So, yeah, my upbringing was pretty restrictive. I didn’t really start listening to any “secular” music until later in high school, probably 10th or 11th grade. I really got into Lilith Fair and female singer-songwriters and things like that, but for the most part, it was Christian music all the time, all day, every day.
MW: When did you first realize that you felt different about your sexual orientation?

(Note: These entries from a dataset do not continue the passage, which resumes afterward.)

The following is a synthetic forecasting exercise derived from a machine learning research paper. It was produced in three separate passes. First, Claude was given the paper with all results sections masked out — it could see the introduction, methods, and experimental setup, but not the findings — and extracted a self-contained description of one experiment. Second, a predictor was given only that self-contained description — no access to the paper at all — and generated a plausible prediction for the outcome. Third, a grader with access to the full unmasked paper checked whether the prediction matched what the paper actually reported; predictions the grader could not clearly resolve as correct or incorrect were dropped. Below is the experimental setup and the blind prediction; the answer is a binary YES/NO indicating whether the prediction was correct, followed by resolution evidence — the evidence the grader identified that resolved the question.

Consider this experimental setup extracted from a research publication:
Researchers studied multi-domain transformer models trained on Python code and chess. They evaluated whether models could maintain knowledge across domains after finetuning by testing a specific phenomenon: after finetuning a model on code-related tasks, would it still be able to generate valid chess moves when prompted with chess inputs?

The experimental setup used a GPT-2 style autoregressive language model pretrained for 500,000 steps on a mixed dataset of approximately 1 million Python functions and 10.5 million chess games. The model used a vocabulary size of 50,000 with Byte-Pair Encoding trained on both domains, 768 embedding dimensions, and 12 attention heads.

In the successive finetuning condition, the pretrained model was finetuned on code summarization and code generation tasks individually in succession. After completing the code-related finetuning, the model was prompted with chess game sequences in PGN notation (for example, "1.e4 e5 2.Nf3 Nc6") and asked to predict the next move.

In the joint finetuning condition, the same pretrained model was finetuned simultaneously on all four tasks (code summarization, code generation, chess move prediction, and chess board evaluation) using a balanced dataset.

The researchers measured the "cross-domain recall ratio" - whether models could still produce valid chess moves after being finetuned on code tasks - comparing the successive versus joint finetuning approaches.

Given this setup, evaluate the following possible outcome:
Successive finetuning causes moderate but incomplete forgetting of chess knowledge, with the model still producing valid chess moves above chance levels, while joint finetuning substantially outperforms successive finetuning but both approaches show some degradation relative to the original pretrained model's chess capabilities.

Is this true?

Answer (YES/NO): NO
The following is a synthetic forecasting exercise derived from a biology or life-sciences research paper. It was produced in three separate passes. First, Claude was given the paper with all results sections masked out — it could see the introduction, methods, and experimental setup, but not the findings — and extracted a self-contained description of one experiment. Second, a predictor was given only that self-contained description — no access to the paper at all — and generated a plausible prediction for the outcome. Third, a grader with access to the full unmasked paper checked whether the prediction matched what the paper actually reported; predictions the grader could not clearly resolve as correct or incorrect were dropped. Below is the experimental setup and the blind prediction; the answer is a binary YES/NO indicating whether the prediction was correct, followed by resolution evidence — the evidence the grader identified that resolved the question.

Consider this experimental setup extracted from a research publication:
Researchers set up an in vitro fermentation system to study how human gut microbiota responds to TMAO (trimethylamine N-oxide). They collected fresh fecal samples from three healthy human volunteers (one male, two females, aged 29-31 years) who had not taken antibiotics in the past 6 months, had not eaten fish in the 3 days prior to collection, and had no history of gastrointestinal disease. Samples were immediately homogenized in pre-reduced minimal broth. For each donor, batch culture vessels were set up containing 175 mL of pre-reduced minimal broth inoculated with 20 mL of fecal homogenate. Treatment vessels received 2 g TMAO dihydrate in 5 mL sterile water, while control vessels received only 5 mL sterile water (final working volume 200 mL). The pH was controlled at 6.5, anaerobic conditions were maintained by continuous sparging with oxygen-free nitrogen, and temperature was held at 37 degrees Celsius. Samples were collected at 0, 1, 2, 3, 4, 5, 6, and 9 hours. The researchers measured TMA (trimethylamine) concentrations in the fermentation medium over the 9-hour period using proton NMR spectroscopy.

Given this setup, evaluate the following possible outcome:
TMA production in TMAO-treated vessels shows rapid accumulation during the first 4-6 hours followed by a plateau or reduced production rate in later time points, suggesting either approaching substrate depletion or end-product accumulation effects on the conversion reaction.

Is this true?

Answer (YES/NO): NO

GRANT: I knew probably by the third grade. I remember having an awareness. I didn’t know the word queer, I didn’t know the word gay in the third grade, I was that sheltered, but I knew I was different from other boys in my class by third grade. And by fourth and fifth grade I knew that I was attracted to men or other boys. I just didn’t ever tell anybody until college. I kept it very much as my own private secret.

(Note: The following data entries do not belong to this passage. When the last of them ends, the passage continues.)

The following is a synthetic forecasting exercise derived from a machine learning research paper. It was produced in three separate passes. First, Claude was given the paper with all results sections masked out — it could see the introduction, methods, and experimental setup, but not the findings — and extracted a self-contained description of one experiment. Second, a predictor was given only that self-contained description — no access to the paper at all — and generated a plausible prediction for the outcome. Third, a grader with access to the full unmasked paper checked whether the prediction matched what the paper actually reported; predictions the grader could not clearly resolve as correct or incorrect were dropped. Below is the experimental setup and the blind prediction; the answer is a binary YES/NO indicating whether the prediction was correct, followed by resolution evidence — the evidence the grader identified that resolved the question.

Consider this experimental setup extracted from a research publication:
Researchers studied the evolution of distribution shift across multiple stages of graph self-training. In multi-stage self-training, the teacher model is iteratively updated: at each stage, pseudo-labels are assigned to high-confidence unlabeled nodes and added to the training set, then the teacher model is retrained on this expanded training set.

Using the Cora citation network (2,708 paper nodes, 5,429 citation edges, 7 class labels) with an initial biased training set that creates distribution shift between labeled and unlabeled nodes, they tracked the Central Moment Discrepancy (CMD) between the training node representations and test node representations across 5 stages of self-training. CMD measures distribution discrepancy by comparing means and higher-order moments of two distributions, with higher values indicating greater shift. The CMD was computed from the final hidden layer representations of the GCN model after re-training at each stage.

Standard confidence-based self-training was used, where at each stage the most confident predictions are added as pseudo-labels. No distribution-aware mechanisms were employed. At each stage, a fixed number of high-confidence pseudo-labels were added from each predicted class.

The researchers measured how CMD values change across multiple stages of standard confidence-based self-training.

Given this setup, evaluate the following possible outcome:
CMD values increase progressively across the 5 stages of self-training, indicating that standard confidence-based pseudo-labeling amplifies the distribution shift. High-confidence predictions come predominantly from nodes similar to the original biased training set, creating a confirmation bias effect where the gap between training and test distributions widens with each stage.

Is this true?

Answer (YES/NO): NO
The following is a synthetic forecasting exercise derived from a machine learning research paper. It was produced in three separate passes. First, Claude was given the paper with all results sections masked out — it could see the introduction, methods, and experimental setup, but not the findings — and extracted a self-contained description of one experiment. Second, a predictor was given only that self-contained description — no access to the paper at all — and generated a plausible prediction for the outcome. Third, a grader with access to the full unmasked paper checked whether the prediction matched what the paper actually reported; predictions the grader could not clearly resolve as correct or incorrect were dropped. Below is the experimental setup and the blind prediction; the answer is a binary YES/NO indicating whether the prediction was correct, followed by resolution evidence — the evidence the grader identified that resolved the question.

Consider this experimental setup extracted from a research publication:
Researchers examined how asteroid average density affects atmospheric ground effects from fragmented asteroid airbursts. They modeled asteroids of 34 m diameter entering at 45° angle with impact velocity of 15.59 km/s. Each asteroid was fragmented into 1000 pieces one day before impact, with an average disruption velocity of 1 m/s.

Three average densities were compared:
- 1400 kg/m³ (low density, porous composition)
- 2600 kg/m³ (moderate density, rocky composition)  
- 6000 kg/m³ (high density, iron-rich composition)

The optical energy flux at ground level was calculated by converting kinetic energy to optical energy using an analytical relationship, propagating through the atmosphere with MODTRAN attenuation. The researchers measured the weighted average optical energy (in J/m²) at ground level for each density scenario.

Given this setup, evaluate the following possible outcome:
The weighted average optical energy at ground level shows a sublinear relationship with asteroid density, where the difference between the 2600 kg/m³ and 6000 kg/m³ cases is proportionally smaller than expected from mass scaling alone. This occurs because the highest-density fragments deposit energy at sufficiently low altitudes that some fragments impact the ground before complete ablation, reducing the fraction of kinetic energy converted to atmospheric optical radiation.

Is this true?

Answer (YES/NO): NO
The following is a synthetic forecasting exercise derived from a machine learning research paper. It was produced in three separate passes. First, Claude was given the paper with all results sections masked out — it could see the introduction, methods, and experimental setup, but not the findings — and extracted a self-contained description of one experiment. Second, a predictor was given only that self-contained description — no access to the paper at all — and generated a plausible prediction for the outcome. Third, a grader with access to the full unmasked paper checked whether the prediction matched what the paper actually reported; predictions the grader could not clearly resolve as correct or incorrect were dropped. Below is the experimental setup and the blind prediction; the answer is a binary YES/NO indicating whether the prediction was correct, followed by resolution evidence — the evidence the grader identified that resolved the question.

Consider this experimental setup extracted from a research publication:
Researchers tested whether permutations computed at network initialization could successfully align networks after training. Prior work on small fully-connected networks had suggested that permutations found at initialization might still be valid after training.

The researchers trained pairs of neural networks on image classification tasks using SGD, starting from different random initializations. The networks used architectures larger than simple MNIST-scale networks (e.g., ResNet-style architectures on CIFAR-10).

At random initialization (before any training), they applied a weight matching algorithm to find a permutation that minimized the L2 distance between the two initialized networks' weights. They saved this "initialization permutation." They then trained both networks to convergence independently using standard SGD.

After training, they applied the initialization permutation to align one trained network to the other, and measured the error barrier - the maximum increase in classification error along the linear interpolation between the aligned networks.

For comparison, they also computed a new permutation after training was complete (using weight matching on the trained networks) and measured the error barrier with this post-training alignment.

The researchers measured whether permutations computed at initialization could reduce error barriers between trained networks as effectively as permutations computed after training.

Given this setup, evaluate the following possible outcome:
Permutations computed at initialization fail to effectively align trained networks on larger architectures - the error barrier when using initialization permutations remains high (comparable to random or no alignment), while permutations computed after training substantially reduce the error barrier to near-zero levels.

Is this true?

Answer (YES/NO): YES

As I learned what homosexuality was, and the shame came with it, I just became enveloped in shame, because this felt like this terrible secret that was going to cause me to lose everything I cared about if it were to ever get out. I became very aware of the consequences of being out and gay and proud because I saw that that was not accepted in my world.
MW: When did you decide to come out?
GRANT: The first time I came out to someone was my best friend in college, and I couldn’t even say the words “I’m gay” or “I struggle with same sex attraction,” I couldn’t even say it. It was late at night and we were in the common room in our dorm and I was just shaking on the edge of the couch trying to get this out. And I finally had to pull out a Bible and point to Romans 1 and say, “This is the thing that I struggle with.” I shoved the Bible in my friend’s arms and went across the room to the other side of the room and just huddled into a fetal position and waited for what I thought was probably going to end up being a terrible judgment and condemnation from my friend. It wasn’t, fortunately. My friend just came over and hugged me.
From there, I would say for a good five to eight years, anytime I came out to someone, and I didn’t do it lightly, my motivation behind it was to make sure that the person knew I believed that this was the sin and I’m not acting on it. It was always very important for me to make sure people knew I wasn’t at the gay clubs, I wasn’t having sex with men, I was being celibate, I was doing the right thing, and I was trying to change. I was trying to be what I thought God wanted me to be. That was a really long time.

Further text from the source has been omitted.